━━ 提示された抜粋

図3を参照して、三次調整力-2は、FIT(Feed-in Tariff)特例制度のための調整力であり、需給調整市場で取引きされる。需給調整市場では、電力を商品とした取引きが行なわれる。各商品は、たとえば入札方式によって売買される。三次調整力-2は、「RR-FIT」(Replacement Reserve for Feed-in Tariff)に相当し、応動時間は45分以内、継続時間は3時間(6コマ)である。需給調整市場では、1日を3時間単位で区切った8ブロックの各々について、三次調整力-2の取引きが行なわれる。
【0081】
FIT特例制度では、TSOが発電計画に対するインバランスの責任を負う。TSOは、対象ブロック(調整期間)の前々日に再エネ出力を予測して発電計画値を決定する。そして、TSOは、対象ブロックの前日に、再エネ予測誤差(前々日からの予測誤差)を解消するための三次調整力-2を調達する。なお、再エネは、再生可能エネルギー(RE:Renewable Energy)を意味する。
【0082】
アグリゲータは、対象ブロック(調整期間)の前日の12時から14時までの期間内に、需給調整市場で入札を行なう。具体的には、アグリゲータは、サーバ200を用いて、商品(たとえば、三次調整力-2)、ブロック(8ブロックのいずれか)、入札量(ΔkW)、対象車両の識別情報(車両ID)、及び対象車両の充電場所を含む入札情報を、需給調整市場システムへ送信する。入札者には、入札日の15時に結果が通知される。入札した商品が落札されると、約定に至る。ΔkW約定量は、落札量に相当する。

━━━━

* 課題 1 *
一覧のうち「Which is nearer」を含む行から一覧の最後までを、空行を除いた番号付きリストに書き直してください。画像は答えに含めないでください。

━━ 提供データ

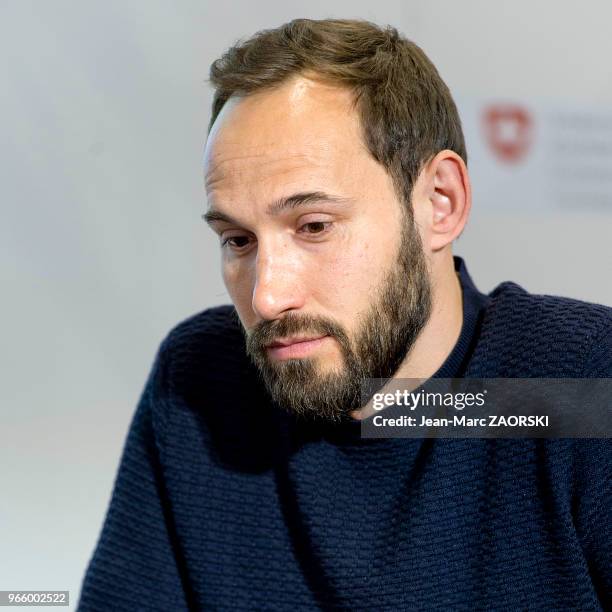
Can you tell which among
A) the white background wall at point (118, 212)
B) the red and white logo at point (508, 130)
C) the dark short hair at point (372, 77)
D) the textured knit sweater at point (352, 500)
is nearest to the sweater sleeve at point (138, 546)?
the textured knit sweater at point (352, 500)

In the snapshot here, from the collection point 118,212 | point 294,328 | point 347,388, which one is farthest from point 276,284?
point 118,212

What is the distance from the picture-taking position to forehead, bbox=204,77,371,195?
3.39ft

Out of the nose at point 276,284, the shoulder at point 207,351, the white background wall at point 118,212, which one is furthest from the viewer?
the white background wall at point 118,212

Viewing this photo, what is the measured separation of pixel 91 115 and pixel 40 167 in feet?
0.51

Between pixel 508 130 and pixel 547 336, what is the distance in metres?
0.91

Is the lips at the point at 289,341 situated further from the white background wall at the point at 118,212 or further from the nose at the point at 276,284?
the white background wall at the point at 118,212

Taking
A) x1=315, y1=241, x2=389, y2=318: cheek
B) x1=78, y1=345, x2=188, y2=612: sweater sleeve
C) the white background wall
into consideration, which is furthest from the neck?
the white background wall

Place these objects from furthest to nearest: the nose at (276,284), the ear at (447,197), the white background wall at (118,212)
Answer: the white background wall at (118,212) → the ear at (447,197) → the nose at (276,284)

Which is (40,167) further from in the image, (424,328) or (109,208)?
(424,328)

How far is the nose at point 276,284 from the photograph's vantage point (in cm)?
102

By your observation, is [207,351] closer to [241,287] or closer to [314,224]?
[241,287]

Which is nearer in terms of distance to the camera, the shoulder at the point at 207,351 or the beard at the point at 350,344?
the beard at the point at 350,344

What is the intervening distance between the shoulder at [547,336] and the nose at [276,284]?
11.2 inches

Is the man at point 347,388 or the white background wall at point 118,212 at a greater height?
the white background wall at point 118,212
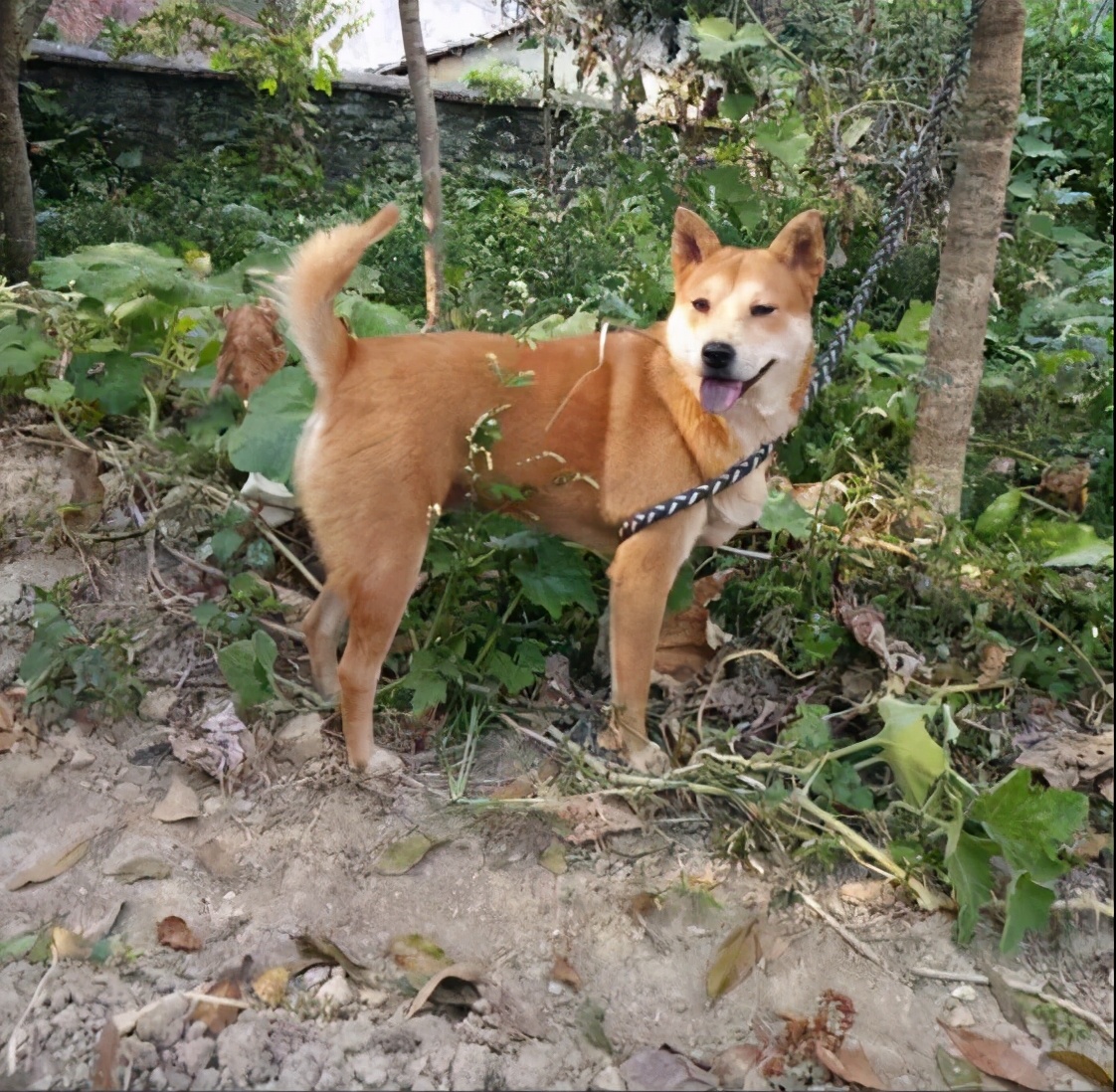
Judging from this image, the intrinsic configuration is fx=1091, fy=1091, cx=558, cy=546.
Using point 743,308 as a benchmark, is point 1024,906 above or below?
below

━━━━

* 課題 2 *
次の(a)〜(c)の記述が抜粋の内容と合っているかを、それぞれ「はい」か「いいえ」で答え、判断の根拠となる抜粋の語句をそのまま引用してください。
(a) 三次調整力-2の応動時間は30分以内である。
(b) FIT特例制度では、TSOが発電計画に対するインバランスの責任を負う。
(c) 入札者には、入札日の15時に結果が通知される。

* 期待される出力 1 *
1. Which is nearer in terms of distance to the camera, the shoulder at the point at 207,351 or the beard at the point at 350,344?
2. the beard at the point at 350,344
3. What is the intervening distance between the shoulder at [547,336] and the nose at [276,284]?
4. 11.2 inches
5. Is the man at point 347,388 or the white background wall at point 118,212 at a greater height?
6. the white background wall at point 118,212
7. Judging from this image, the intrinsic configuration is fx=1091, fy=1091, cx=558, cy=546.
8. Using point 743,308 as a benchmark, is point 1024,906 above or below?
9. below

* 期待される出力 2 *
(a) いいえ。「応動時間は45分以内」
(b) はい。「FIT特例制度では、TSOが発電計画に対するインバランスの責任を負う」
(c) はい。「入札者には、入札日の15時に結果が通知される」